1Il n’est pas contestable que la pratique des jeux de société a beaucoup diminué au fil des dernières décennies. Emblématique des « soirées en famille » dans les années 1950, elle ne constitue plus aujourd’hui en France, selon une étude réalisée par l’Institut d’études politiques de Grenoble, qu’une activité de loisirs assez peu fréquente (« quelques fois dans l’année ou moins souvent ») mais citée quand même par 46 % des personnes sondées. La télévision puis l’ordinateur et les tablettes numériques ont, bien entendu, porté des coups sévères aux plateaux de Scrabble ou de Monopoly. Toutefois, dans l’espace semi-public, il n’est pas rare d’assister encore, par exemple au fond de nombreux cafés, à des parties de jeux de cartes ou de dominos.

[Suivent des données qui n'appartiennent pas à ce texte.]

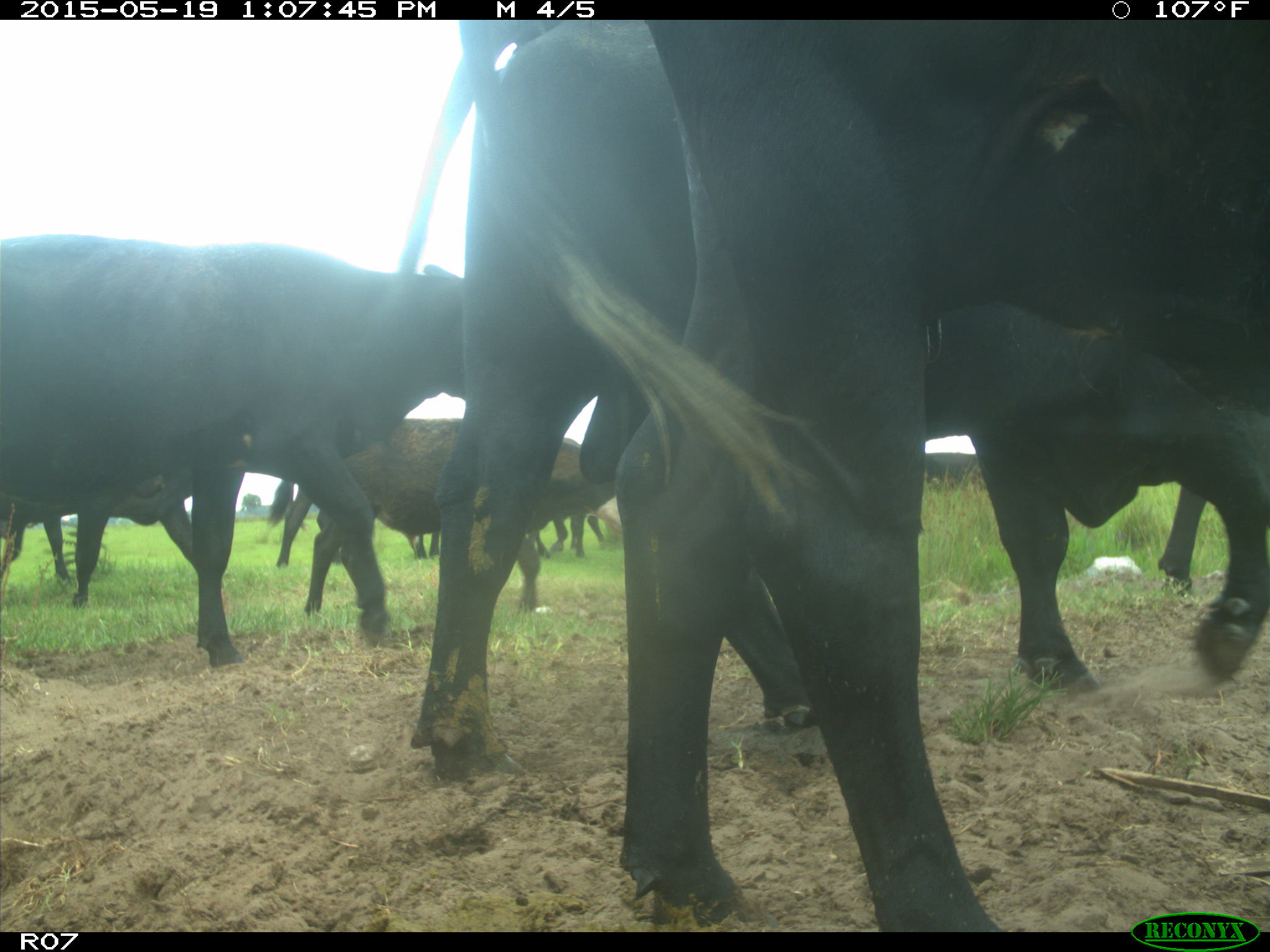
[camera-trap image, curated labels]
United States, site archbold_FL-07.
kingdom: Animalia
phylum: Chordata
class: Mammalia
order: Artiodactyla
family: Bovidae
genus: Bos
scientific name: Bos taurus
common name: domestic cow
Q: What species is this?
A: Bos taurus (domestic cow).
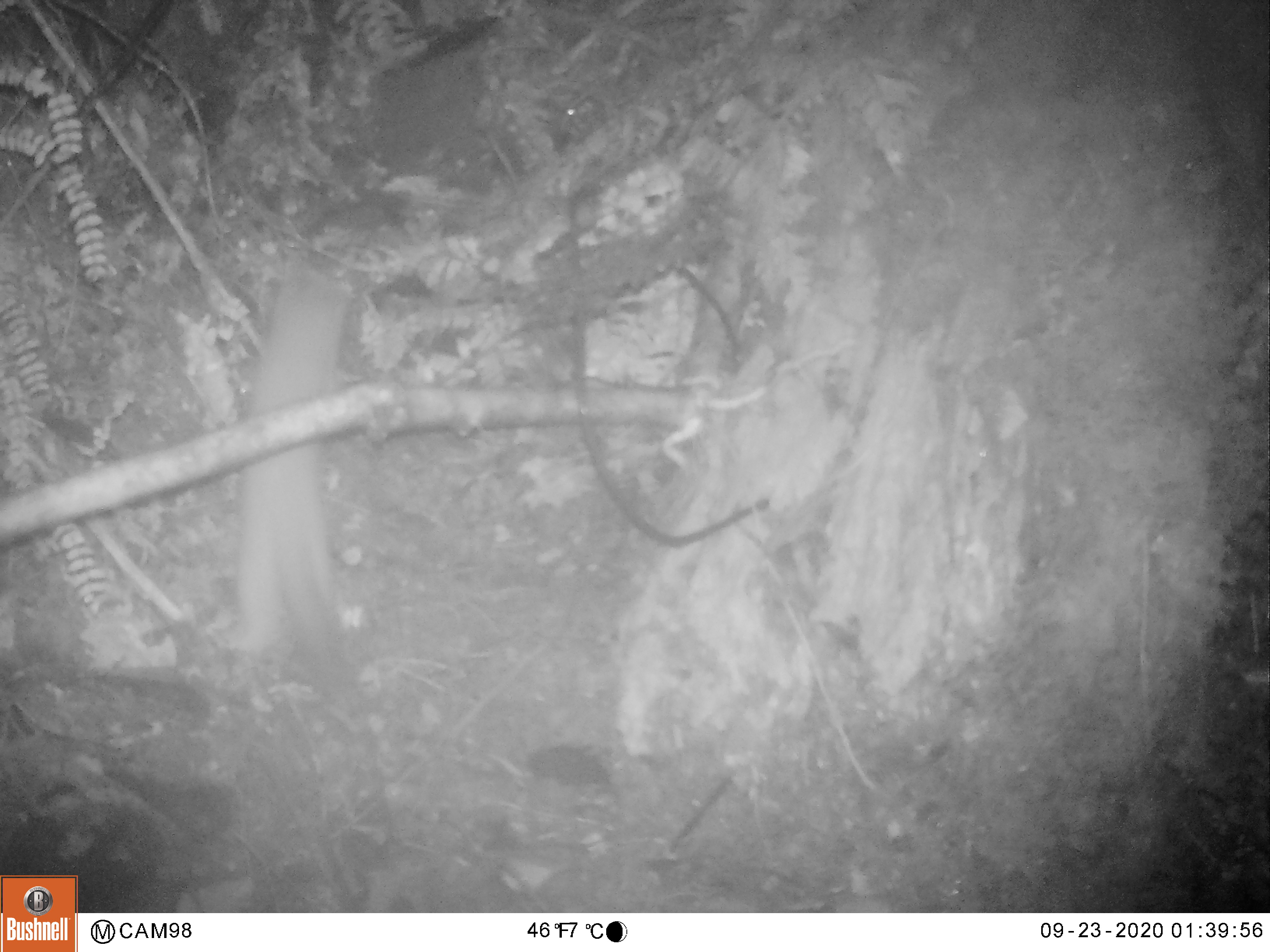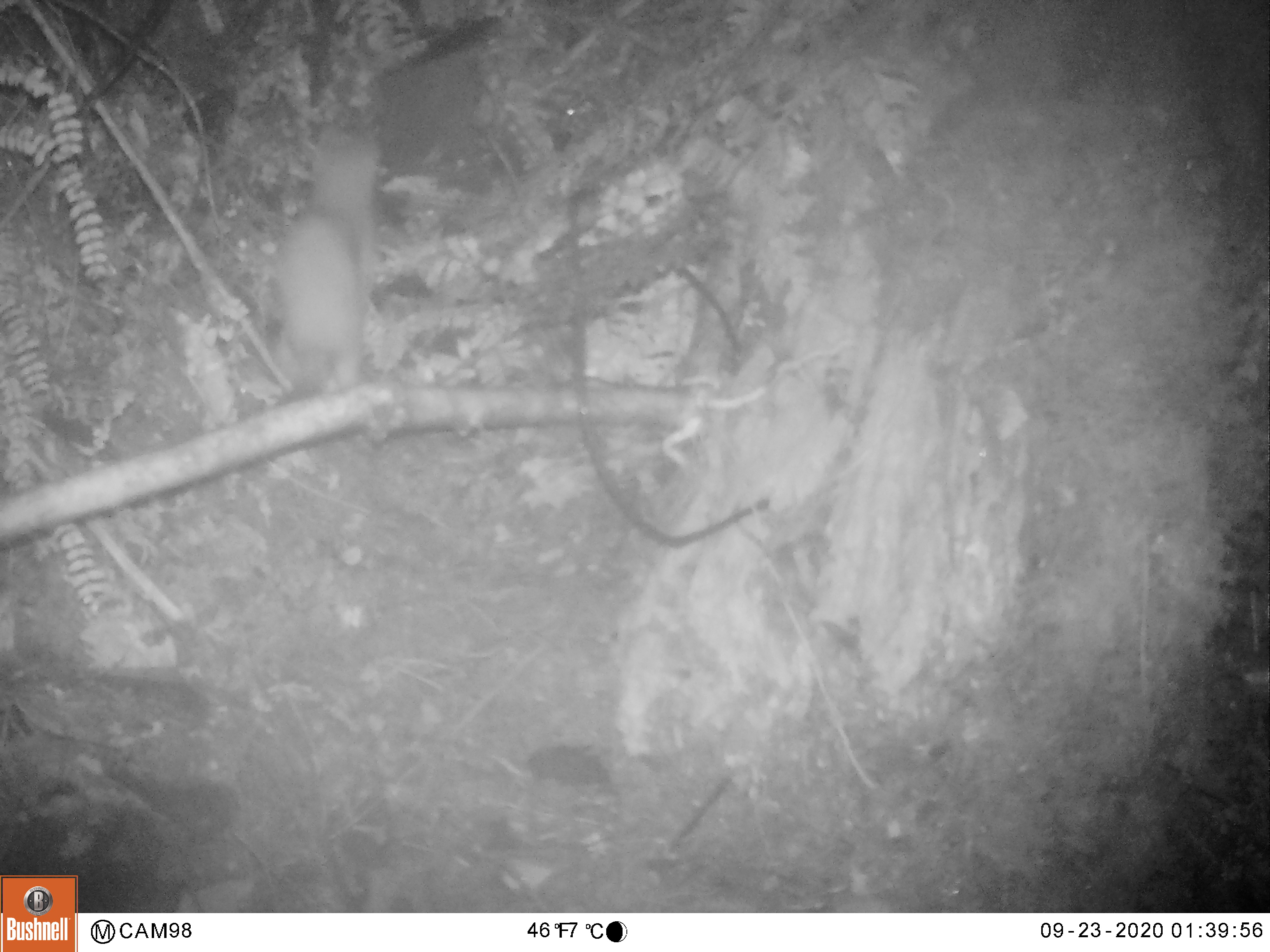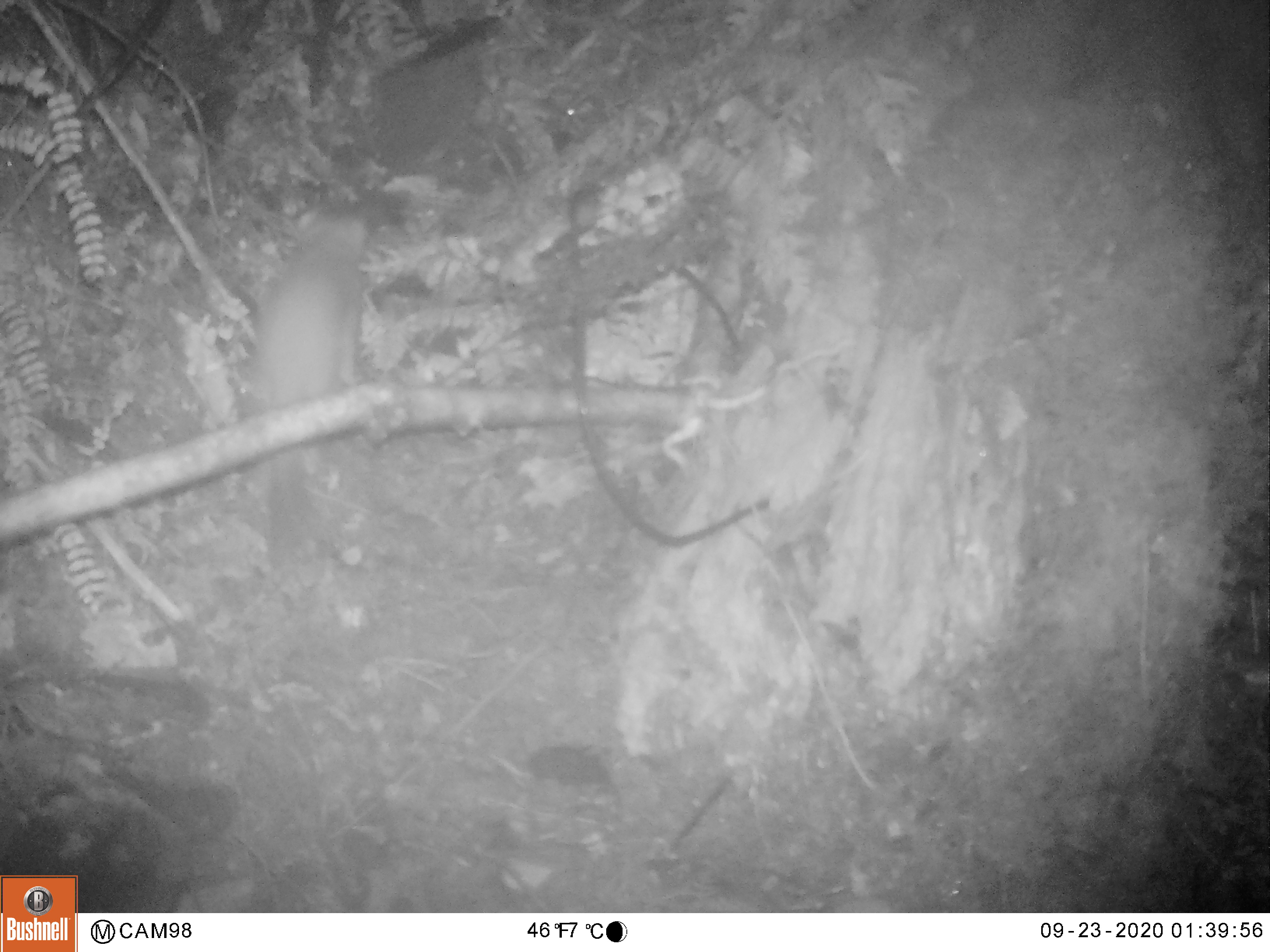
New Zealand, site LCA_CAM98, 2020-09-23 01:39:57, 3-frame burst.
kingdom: Animalia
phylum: Chordata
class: Mammalia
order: Carnivora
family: Mustelidae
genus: Mustela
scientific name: Mustela erminea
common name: stoat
Stoat (Mustela erminea).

2Beaucoup a été écrit sur les jeux de société, sur leur valeur éducative, les mécanismes qu’ils mobilisent (mémoire, observation, stratégie, échange…), les valeurs qu’ils véhiculent ou les types de classification qu’on peut leur appliquer. Ces jeux aujourd’hui, toutes variantes confondues, seraient au nombre de neuf cents et plus, selon l’inventaire mondial qu’en a établi Jean-Marie Lhôte [1] au terme d’une recherche couvrant cinquante siècles et cinq continents. Le plus ancien d’entre eux, le jeu de Senet imaginé par les Égyptiens trois mille ans avant notre ère, consistait pour deux joueurs à déplacer des pions sur 3 rangées de 6 cases. Il passe pour l’ancêtre le plus lointain du jeu d’échecs, dont la conception est liée à la hiérarchisation, par les Perses cette fois, de la valeur des pions. Plus tard, les Romains introduisirent le hasard dans leurs loisirs en inventant les dés. Il faudra attendre l’essor de l’imprimerie pour que se multiplient les jeux de cartes, dont le principe trouve toutefois son origine dès la fin du XIVe siècle.

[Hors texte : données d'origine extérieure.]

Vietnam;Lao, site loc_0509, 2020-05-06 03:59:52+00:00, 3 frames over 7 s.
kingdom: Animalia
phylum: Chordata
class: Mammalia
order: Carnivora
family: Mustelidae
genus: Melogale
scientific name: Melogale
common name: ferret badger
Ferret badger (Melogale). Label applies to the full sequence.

3Au-delà de leur fonction première qui est clairement le loisir, et de la grande diversité des règles qui déterminent leur déroulement, affrontement ou coopération, ces jeux sont aussi le reflet des sociétés qui les ont imaginés et, pour certains d’entre eux, une « initiation à la vraie vie ».
4Moyen d’évasion, le jeu de société est donc aussi une activité qui s’enracine dans le concret. Le Scrabble, le jeu des 1000 Bornes, le Monopoly ou le Trivial Pursuit, avant les jeux de rôle apparus au début des années 1970, renvoient à des univers et à des préoccupations caractéristiques des époques où ils ont été imaginés. Ils constituent un ensemble culturellement cohérent que Roger Caillois [2] a, le premier, proposé d’organiser sous la forme d’une classification fondée sur l’esprit qui anime ces jeux (compétition, hasard, simulacre, vertige) plutôt que sur leur description. À cette typologie, le dernier ouvrage [3] de Jean-Marie Lhôte, réédité vingt-cinq ans après sa première parution, propose une alternative en les classant en fonction de leurs supports : « l’ordre du monde », jeux d’affrontement et de compétition ; « le sort des rêves », jeux le plus souvent soumis au hasard, ouverts parfois sur la divination ; « le plaisir d’être ensemble », jeux de masques et d’illusion en relation avec la fête ; enfin, « la magie des objets », jouets enracinés dans le mystère des origines.